More about NPS...

Discussion of chess software programming and technical issues.

Moderators: hgm, Rebel, chrisw

User avatar
Kempelen
Posts: 620
Joined: Fri Feb 08, 2008 10:44 am
Location: Madrid - Spain

More about NPS...

Post by Kempelen »

This is a quote from Dr.Hyatt from another thread. The topic was about NPS.

Code: Select all

It is very difficult to compare. Crafty, for example, on a single core-2 CPU at 2.0ghz runs about 2.5M nodes per second, but it can go up significantly in the right kinds of positions. It depends on how clever you were with data structures, how much (or how little) memory traffic you produce, how complex or simple your evaluation is, etc...
I program my engine in C, and know many things about programming, code optimizations and so on, but I dont know what is a good data structure (in terms of speed), or how to generate low traffic. This sound to my like machine-type optimizations. Is there rules of thumb about how to write and use good structrures and generate low traffic?
Fermin Serrano
Author of 'Rodin' engine
http://sites.google.com/site/clonfsp/
ldesnogu

Re: More about NPS...

Post by ldesnogu »

As far as "generating low traffic" goes, you need to get a clear understanding of how a cache works. Once you clearly understand that, you can get to TLB issues. And when you'll switch to multi-threading, you'll have to learn about cache line sharing and other things related to the various coherency protocols.

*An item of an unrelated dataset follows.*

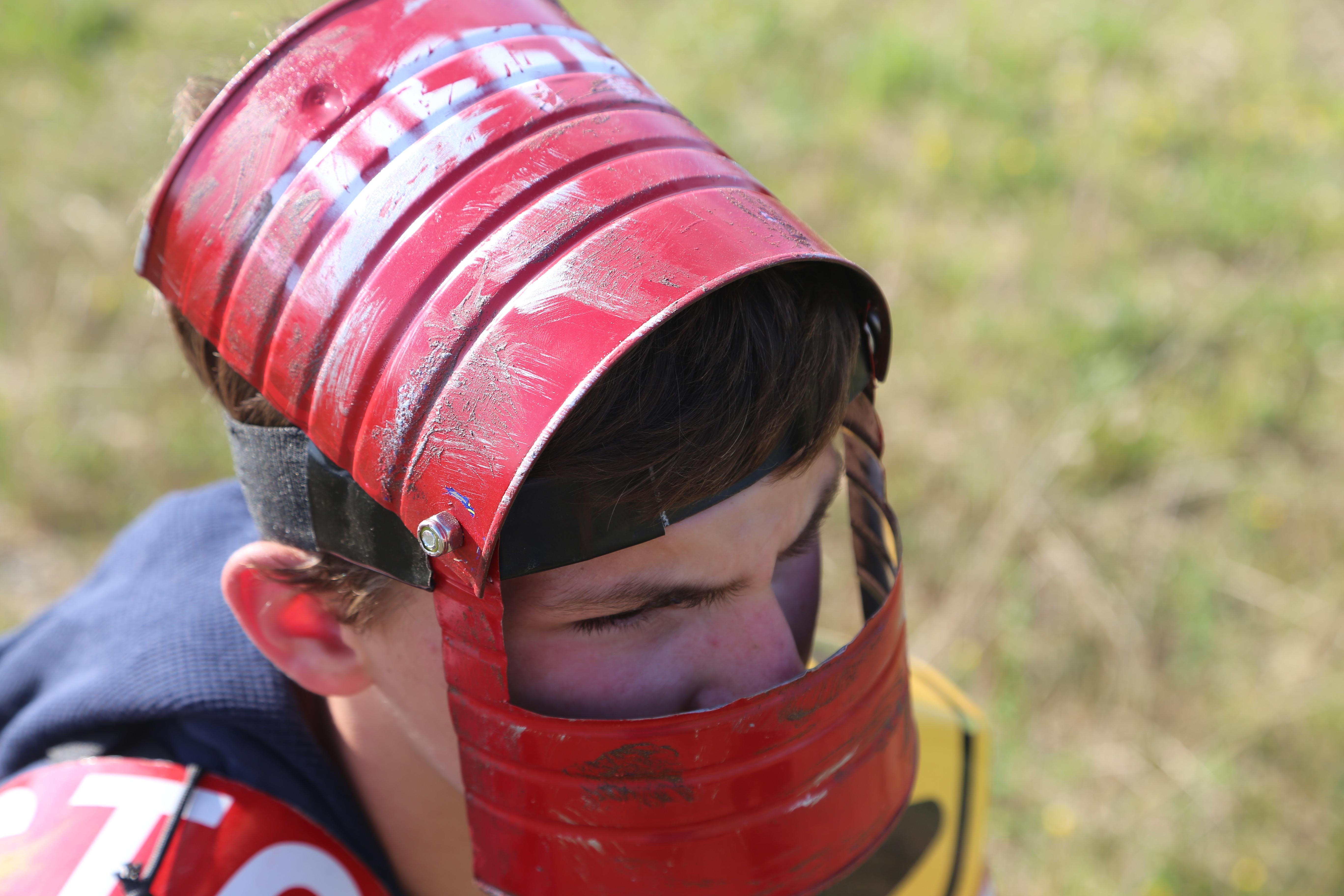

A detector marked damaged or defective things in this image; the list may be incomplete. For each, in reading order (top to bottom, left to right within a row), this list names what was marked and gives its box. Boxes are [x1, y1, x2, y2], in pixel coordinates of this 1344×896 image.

rusted metal piece [139, 2, 914, 896]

These things are not only machine-dependent (though some "details" such as cache line size, and cache size obviously are).

As Terje Mathisen has said for many years: "almost all programming can be viewed as an exercise in caching" :)
bob
Posts: 20943
Joined: Mon Feb 27, 2006 7:30 pm
Location: Birmingham, AL

Re: More about NPS...

Post by bob »

Kempelen wrote:This is a quote from Dr.Hyatt from another thread. The topic was about NPS.

Code: Select all

It is very difficult to compare. Crafty, for example, on a single core-2 CPU at 2.0ghz runs about 2.5M nodes per second, but it can go up significantly in the right kinds of positions. It depends on how clever you were with data structures, how much (or how little) memory traffic you produce, how complex or simple your evaluation is, etc...
I program my engine in C, and know many things about programming, code optimizations and so on, but I dont know what is a good data structure (in terms of speed), or how to generate low traffic. This sound to my like machine-type optimizations. Is there rules of thumb about how to write and use good structrures and generate low traffic?
"temporal and spatial locality." If two variables in memory are used close together with respect to time (temporal locality) then they should be located close together in memory (spatial locality) so that when you reference the first, and cache fetches the block of memory that contains that variable, it will also fetch the second variable at the same time since it fetches 64 bytes (or 128 on PIV, or 256 on other architectures besides Intel/AMD) at one time. Accessing the second variable will have no measurable latency since it is effectively prefetched.